• **Instructions to follow**
When you output the entries, begin with the first line and end with the line containing "Рисунок 3 — Неподвижный кляммер, примеры", keeping each line exactly as it is.

==== Material shown ====

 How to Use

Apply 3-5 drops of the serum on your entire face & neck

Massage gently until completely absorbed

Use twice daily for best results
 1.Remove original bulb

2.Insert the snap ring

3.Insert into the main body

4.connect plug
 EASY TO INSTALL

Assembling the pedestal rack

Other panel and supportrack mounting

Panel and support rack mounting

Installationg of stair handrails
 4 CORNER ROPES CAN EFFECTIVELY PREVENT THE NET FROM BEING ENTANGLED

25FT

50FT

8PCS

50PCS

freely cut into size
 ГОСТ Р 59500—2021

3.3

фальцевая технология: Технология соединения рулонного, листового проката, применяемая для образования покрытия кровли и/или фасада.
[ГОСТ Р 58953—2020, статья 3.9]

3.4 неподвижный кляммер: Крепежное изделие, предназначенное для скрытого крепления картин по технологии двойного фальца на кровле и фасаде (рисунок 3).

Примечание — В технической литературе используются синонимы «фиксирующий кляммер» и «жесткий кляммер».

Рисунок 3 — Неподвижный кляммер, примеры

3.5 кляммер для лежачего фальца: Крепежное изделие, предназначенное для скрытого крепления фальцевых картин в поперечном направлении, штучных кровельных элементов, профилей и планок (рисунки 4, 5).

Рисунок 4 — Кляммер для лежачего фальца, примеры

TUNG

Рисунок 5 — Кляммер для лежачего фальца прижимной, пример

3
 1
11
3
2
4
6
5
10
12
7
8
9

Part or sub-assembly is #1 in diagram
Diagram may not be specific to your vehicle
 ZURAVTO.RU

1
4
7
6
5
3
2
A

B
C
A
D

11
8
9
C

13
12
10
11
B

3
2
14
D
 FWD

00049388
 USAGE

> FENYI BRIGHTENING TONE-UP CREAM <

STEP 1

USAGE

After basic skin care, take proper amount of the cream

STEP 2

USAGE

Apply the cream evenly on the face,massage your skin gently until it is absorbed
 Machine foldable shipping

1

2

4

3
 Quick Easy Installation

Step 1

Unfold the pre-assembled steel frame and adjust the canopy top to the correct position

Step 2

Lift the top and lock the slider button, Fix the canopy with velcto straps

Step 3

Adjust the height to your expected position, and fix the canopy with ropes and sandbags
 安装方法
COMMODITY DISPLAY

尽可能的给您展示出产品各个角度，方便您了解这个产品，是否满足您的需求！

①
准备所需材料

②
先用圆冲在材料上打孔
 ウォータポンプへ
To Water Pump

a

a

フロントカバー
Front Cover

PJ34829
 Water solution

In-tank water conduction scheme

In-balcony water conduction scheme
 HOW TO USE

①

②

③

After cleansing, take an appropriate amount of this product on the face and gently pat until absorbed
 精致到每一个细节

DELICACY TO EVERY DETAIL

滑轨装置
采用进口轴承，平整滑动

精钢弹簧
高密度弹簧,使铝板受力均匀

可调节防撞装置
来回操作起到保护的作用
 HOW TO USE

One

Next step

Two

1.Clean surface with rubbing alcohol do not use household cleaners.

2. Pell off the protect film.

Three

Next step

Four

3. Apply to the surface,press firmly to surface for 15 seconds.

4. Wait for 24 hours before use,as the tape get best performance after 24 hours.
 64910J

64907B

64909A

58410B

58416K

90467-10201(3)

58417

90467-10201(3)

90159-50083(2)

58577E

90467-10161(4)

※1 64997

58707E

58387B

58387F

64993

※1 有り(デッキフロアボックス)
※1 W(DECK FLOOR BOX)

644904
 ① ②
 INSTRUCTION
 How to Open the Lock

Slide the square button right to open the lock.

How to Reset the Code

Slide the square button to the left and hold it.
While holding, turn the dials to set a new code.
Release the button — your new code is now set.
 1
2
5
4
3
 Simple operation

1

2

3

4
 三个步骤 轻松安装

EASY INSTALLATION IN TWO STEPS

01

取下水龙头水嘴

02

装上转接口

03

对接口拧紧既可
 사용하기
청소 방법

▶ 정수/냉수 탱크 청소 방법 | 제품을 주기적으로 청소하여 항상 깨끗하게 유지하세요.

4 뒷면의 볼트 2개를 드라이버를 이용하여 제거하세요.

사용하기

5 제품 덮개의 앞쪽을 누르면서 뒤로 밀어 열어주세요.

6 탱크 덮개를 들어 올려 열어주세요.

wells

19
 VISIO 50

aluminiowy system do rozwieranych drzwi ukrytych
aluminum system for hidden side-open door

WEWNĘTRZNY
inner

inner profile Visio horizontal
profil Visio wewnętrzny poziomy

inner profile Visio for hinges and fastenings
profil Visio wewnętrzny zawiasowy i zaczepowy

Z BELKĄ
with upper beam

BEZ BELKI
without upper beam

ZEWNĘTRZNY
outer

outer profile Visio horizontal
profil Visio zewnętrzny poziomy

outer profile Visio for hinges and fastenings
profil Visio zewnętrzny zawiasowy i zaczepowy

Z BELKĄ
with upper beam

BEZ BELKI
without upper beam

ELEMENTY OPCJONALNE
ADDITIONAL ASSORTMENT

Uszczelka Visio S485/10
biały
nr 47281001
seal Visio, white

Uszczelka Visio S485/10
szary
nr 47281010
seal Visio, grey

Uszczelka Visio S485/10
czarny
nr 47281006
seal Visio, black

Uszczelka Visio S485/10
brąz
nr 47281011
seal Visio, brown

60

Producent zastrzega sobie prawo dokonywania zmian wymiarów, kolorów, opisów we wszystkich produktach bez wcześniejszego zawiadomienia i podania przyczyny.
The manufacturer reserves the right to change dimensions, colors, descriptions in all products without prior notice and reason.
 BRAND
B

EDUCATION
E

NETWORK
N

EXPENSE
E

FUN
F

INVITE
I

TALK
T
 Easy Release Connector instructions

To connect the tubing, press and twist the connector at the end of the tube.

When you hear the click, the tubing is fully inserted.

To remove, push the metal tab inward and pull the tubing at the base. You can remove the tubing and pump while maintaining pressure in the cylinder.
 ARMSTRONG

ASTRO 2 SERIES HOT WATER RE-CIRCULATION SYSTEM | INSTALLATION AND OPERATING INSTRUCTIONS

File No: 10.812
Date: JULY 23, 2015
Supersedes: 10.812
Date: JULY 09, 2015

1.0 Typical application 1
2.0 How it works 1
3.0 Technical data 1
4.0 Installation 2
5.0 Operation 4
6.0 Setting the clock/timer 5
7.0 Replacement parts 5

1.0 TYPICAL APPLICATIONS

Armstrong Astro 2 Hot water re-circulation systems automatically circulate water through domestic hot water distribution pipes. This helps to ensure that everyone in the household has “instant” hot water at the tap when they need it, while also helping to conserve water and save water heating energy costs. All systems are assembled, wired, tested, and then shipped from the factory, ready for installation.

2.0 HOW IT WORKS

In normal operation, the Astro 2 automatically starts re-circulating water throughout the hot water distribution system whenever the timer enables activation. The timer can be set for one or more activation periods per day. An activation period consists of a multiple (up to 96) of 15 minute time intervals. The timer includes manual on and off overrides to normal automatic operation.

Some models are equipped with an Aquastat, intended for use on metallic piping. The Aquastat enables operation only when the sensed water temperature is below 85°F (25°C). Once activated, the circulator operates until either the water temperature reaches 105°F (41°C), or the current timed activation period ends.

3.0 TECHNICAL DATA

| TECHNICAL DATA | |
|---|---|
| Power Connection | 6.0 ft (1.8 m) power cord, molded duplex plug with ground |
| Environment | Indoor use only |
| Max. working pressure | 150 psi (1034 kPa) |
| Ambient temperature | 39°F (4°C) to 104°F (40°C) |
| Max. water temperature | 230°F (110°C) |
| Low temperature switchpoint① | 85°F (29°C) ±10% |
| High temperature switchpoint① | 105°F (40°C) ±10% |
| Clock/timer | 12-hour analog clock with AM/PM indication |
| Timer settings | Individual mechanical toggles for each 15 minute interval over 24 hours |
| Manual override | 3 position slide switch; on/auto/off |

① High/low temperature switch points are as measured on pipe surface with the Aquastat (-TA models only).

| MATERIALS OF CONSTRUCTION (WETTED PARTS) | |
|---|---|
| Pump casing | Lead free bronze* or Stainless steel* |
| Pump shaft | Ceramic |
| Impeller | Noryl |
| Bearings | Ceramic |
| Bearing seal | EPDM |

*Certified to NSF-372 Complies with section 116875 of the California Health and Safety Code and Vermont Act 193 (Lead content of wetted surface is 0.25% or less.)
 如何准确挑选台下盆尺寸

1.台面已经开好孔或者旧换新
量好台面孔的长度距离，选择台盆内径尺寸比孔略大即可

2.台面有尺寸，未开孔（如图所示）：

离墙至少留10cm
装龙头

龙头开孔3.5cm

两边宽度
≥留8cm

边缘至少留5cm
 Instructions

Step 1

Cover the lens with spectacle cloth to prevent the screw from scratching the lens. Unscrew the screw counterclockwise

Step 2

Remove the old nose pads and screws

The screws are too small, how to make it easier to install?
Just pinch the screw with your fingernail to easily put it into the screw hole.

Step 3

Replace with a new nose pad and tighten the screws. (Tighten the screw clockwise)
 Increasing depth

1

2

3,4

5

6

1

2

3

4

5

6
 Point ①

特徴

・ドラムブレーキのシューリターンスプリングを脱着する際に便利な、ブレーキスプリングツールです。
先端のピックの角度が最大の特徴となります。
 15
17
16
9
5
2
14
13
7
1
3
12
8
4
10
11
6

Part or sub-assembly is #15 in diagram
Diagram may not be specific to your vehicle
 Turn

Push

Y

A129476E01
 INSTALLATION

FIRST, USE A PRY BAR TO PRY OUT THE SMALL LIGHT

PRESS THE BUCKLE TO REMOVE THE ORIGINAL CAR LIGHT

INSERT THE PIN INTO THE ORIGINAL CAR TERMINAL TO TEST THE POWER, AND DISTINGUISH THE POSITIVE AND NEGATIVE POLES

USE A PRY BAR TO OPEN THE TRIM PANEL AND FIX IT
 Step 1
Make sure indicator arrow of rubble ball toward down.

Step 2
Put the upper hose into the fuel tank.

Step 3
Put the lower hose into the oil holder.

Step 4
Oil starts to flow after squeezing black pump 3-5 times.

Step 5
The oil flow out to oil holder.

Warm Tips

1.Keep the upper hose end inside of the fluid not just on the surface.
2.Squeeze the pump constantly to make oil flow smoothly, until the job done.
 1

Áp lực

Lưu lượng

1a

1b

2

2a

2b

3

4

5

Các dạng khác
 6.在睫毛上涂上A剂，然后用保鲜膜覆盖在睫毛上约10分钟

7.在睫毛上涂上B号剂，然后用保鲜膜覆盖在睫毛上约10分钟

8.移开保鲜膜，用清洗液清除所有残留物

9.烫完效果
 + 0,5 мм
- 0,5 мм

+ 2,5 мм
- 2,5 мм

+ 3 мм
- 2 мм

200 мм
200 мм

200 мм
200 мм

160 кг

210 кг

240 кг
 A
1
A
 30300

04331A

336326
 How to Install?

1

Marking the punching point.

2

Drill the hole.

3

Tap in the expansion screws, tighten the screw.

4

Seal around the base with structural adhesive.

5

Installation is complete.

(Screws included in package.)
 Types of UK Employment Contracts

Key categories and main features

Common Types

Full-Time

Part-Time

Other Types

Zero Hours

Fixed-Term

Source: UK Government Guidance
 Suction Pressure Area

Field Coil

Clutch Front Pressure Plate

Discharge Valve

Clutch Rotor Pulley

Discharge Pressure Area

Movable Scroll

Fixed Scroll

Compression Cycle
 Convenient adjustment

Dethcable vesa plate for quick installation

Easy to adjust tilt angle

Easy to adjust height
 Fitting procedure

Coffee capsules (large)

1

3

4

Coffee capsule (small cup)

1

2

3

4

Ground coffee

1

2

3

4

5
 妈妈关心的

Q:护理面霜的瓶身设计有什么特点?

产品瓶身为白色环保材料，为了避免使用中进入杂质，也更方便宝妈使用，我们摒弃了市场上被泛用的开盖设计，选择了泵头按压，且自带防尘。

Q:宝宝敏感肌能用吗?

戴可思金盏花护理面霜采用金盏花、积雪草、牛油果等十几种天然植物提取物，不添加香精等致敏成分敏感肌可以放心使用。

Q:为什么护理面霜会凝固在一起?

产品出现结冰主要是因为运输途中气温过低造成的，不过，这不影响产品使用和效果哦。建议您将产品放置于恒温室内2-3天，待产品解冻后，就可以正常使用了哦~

====

• **Answer section**
 How to Use

Apply 3-5 drops of the serum on your entire face & neck

Massage gently until completely absorbed

Use twice daily for best results
 1.Remove original bulb

2.Insert the snap ring

3.Insert into the main body

4.connect plug
 EASY TO INSTALL

Assembling the pedestal rack

Other panel and supportrack mounting

Panel and support rack mounting

Installationg of stair handrails
 4 CORNER ROPES CAN EFFECTIVELY PREVENT THE NET FROM BEING ENTANGLED

25FT

50FT

8PCS

50PCS

freely cut into size
 ГОСТ Р 59500—2021

3.3

фальцевая технология: Технология соединения рулонного, листового проката, применяемая для образования покрытия кровли и/или фасада.
[ГОСТ Р 58953—2020, статья 3.9]

3.4 неподвижный кляммер: Крепежное изделие, предназначенное для скрытого крепления картин по технологии двойного фальца на кровле и фасаде (рисунок 3).

Примечание — В технической литературе используются синонимы «фиксирующий кляммер» и «жесткий кляммер».

Рисунок 3 — Неподвижный кляммер, примеры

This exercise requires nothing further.